# Arkansas Pit Rentals?



## zacherwalker (Nov 26, 2012)

Okay, just tried to use the search bar for the forums yielding no results; but because I have seen something about it before so if you posted it or know information about it please let me know...


I heard someone saying that they know a farmer(s) in Arkansas that will let you hunt a pit they have on their land for really cheap (+/- $100) a day.. It isn't like a guides land or a hunting clubs land just a person who is trying to make money in the offseason. 

I was wondering if anyone knows or has heard of anything like this and could pass on some information to where I contact said farmer. I tried google and only could find pit or blind rentals for guides lands. 

I am looking to either head out for the Third season(Dec 26-Jan 27 I believe) or for the Snow Goose thats Late Jan Early Feb.

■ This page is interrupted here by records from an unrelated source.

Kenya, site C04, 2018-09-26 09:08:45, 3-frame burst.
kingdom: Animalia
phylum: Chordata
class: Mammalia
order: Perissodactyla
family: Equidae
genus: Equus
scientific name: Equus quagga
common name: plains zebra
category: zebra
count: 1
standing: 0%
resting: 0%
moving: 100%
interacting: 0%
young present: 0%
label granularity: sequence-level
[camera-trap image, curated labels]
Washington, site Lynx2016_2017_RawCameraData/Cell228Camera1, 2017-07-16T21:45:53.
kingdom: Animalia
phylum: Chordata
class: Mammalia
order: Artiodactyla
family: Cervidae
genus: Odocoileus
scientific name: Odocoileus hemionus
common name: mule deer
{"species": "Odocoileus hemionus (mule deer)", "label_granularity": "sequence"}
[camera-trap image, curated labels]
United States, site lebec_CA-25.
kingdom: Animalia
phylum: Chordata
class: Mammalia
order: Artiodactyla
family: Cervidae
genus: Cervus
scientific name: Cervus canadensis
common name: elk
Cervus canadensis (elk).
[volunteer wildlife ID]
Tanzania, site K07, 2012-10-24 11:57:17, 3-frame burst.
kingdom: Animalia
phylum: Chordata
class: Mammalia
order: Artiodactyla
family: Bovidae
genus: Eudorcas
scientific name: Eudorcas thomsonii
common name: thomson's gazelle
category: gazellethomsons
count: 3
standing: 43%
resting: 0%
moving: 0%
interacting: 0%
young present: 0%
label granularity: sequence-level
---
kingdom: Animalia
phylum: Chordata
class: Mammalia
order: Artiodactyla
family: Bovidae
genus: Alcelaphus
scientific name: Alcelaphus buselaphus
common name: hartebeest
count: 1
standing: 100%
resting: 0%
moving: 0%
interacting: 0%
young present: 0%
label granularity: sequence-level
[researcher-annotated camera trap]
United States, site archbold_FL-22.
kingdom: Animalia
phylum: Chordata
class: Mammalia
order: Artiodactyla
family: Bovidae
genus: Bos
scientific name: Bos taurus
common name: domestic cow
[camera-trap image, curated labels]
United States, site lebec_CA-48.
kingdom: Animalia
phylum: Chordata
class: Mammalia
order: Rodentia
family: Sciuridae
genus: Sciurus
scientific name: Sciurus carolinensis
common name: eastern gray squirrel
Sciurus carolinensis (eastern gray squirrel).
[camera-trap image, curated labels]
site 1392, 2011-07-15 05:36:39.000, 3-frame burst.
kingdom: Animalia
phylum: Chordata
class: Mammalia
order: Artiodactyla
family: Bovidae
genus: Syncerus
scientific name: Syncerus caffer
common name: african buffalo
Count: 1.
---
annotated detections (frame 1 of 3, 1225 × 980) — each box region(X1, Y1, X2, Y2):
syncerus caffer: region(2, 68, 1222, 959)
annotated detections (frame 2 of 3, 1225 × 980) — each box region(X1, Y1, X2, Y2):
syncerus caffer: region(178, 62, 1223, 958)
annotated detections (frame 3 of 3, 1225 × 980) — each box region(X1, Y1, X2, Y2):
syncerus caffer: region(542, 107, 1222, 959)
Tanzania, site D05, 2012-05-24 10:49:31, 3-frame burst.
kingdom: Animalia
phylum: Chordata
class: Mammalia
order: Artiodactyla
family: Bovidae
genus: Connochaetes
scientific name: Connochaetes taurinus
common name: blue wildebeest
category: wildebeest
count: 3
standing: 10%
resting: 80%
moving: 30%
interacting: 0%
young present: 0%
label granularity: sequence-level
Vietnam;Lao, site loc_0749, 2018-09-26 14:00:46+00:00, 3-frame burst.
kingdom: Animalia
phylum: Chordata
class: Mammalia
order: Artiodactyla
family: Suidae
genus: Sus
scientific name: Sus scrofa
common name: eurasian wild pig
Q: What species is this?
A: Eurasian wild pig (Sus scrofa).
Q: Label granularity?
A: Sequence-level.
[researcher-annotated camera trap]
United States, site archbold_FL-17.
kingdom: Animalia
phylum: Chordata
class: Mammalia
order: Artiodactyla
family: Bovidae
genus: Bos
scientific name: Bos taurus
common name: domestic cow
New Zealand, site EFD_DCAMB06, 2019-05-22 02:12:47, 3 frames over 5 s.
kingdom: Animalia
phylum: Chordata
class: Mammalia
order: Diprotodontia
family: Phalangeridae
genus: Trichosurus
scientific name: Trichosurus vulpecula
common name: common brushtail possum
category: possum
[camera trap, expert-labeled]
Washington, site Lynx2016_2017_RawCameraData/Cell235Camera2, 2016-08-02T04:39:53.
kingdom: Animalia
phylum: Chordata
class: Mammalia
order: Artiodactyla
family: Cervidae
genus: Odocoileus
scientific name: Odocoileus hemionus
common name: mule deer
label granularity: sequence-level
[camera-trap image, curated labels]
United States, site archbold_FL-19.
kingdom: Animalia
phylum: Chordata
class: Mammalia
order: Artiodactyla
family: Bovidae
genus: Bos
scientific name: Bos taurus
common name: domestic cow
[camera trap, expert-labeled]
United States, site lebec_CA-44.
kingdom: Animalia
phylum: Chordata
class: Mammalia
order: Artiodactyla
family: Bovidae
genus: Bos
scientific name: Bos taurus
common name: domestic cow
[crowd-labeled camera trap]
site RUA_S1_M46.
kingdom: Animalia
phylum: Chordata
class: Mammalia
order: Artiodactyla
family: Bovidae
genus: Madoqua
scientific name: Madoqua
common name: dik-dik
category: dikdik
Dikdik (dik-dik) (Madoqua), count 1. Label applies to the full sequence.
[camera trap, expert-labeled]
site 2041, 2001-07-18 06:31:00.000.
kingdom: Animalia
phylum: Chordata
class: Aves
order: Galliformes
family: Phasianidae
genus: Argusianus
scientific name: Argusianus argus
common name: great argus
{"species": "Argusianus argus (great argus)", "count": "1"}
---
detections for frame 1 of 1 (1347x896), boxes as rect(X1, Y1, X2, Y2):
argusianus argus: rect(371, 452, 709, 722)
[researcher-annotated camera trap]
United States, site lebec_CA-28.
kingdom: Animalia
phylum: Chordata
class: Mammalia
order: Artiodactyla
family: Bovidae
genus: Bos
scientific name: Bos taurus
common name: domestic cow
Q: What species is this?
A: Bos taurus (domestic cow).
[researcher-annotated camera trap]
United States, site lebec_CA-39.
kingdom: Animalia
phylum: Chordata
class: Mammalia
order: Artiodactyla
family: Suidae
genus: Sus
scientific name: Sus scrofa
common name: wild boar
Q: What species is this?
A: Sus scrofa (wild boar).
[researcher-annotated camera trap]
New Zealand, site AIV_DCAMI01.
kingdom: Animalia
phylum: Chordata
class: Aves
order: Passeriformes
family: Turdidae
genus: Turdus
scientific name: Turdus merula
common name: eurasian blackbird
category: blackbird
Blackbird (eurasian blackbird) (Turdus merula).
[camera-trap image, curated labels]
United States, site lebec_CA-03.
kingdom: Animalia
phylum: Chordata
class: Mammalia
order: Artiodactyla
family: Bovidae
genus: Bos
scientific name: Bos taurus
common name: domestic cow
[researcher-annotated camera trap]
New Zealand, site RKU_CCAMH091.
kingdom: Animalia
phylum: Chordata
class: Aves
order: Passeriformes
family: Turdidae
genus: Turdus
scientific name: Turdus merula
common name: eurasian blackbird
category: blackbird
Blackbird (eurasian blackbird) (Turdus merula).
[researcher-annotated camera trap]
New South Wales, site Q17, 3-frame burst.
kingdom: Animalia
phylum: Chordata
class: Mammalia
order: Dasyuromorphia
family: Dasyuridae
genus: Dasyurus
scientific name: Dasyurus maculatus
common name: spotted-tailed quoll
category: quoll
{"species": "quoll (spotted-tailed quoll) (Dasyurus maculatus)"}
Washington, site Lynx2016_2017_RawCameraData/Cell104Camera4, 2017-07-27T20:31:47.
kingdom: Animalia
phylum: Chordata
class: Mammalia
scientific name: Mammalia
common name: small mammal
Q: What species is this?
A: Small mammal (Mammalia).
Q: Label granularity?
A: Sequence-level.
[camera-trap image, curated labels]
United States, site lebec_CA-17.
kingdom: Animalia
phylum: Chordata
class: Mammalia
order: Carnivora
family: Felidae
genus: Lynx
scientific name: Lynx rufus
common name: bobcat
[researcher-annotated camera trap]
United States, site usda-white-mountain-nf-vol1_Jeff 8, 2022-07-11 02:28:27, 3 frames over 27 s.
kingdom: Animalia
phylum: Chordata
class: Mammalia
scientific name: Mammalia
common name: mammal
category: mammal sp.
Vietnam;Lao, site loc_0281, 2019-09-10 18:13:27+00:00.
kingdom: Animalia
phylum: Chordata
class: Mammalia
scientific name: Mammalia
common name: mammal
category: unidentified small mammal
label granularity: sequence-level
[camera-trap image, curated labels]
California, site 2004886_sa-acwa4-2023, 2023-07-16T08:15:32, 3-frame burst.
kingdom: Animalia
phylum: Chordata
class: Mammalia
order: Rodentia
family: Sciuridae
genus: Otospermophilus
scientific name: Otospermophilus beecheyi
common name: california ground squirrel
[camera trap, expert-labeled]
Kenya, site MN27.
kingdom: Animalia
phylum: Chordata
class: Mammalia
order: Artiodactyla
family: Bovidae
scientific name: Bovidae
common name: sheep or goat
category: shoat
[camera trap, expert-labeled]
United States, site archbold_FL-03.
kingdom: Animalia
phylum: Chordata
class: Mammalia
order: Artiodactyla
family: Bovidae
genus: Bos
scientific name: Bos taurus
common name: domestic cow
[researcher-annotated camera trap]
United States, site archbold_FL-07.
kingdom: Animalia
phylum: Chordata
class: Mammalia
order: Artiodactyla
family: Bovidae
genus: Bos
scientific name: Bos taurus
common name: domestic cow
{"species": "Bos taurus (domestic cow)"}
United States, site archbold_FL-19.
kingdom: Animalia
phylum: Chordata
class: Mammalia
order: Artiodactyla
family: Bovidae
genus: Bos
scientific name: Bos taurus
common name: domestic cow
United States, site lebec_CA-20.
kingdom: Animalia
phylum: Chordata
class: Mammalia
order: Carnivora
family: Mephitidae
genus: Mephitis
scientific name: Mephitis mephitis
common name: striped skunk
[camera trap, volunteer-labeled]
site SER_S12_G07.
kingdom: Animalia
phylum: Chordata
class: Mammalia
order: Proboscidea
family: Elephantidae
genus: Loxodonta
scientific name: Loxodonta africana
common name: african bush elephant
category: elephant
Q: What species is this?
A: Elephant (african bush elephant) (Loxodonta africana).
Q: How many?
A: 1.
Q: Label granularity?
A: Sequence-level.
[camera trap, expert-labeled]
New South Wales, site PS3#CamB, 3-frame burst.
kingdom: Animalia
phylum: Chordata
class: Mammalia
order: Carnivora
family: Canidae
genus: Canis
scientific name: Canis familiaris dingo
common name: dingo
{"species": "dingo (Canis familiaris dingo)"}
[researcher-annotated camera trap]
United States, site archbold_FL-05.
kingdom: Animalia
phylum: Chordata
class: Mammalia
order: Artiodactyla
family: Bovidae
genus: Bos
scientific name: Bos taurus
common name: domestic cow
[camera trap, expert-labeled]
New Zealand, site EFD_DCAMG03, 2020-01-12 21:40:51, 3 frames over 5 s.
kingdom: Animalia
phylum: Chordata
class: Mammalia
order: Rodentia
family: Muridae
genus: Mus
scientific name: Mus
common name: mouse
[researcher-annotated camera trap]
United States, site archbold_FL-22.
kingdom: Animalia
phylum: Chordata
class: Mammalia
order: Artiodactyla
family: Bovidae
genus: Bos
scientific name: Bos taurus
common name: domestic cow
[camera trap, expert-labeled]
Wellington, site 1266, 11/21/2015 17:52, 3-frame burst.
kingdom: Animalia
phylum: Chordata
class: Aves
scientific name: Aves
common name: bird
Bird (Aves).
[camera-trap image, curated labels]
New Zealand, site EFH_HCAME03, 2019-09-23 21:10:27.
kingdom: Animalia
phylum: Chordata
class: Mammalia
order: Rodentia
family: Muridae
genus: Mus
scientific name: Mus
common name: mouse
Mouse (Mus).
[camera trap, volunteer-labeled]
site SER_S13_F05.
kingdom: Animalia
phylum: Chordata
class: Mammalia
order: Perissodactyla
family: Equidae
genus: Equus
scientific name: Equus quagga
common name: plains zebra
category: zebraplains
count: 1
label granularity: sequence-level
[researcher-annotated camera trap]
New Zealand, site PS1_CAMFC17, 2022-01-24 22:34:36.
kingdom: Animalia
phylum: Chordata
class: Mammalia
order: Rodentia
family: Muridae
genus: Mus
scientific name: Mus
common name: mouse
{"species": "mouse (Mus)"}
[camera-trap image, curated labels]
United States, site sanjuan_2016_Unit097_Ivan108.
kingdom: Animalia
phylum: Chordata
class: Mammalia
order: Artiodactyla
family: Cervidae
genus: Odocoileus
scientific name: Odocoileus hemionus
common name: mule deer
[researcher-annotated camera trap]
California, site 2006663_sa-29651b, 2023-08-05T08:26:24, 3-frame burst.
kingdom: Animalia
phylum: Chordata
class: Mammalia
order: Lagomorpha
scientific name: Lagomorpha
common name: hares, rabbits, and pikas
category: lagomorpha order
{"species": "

Please let me know if you have any information on this at all..


----------



## sasmojoe (Nov 27, 2012)

*pit lease*

checkout craigslist for Jonesboro Arkansas, I have seen several postings


----------



## Fowl (Nov 27, 2012)

If you get it cheap that is one thing, but buyer beware, a lot of times those pits are either not producing or have been burned up before you get there. Just a word of caution. That's not to say you won't kill ducks, but I would be careful before I tied up a lot of money.


----------



## Shakey Head (Nov 27, 2012)

Proceed with caution!!!  I know alot of people who have been taking advantage of in the same situation.  Just because it is flooded rice or beans, and it is in Arkansas, doesnt mean you are going to have ducks.  You burn alot of money with little results.  Wish I could help you, but our lease is entirely private in NE Arkansas.


----------



## Shakey Head (Nov 27, 2012)

One more horror story for you.  

I once knew of a person who had several pits he would lease out for duck season.  There were a handful that never produced, and not any of the "seasoned" hunters would lease.  These pits would sit unleased to mid season, when a person like yourself, would want to lease an Arkansas pit for a cheaper mid season rate.  These "people" would then clean all the hulls and feathers out of the good producing pits, put the hulls and feathers in trash bags, and dump the feathers and hulls in the "bad" pits.  When a new-comer, such as your self would come out to look at the pit they were wanting to lease, it looked like the previous hunters had a smack hole (due to the abundance of feathers and hulls).  The "new-comer" would then immediately pay this "person" for the obviously smack hole of a pit blind.  Trust me, they never fired a shot.  I have seen this take place season after season...


----------



## king killer delete (Nov 27, 2012)

I paid a bunch of money for a pit rental and did not kill a duck. Good luck.


----------



## zacherwalker (Nov 27, 2012)

seems to me from what I have been hearing a waste of time...I was really hoping the person that posted previously would comment on it I remember them posting either a name or definitely a number of a guy theyve been to numerou times with great results..


----------



## Woods Savvy (Nov 27, 2012)

Call Roger Reeves  870-830-1132 it  is $125.00 a day per person. His blinds are in one of the best spots in Arkansas.


----------



## waddler (Nov 28, 2012)

There are shenanigans that take place, but contrary to what seems to be said here, it is not so cut and dried as to "good" pits and  "bad" pits. There are just too many factors involved. I have seen very productive pits have zero ducks for a week at a time, and then suddenly have ducks.

The smartest action you can take is to make friends with folks that are in, or go to, Arkansas for duck hunting. Deciding in October where to hunt in December is a Crap Shoot all the way. Having said that, guides with many locations across the delta are the most reliable for a single trip. Guides with only a few pits are subject to "duck drought" like everyone else.


----------



## zacherwalker (Nov 28, 2012)

I am not so much looking for "good pit bad pit" more so just honest. I decided on Arkansas in June and am planning on hunting the public land Mecca and seeing the amazing boat race first hand. But I was just looking to get a day in on a flooded field..  I mean if I'm gonna be out there might as well try. Thanks everyone for there help and especially for the number!!


----------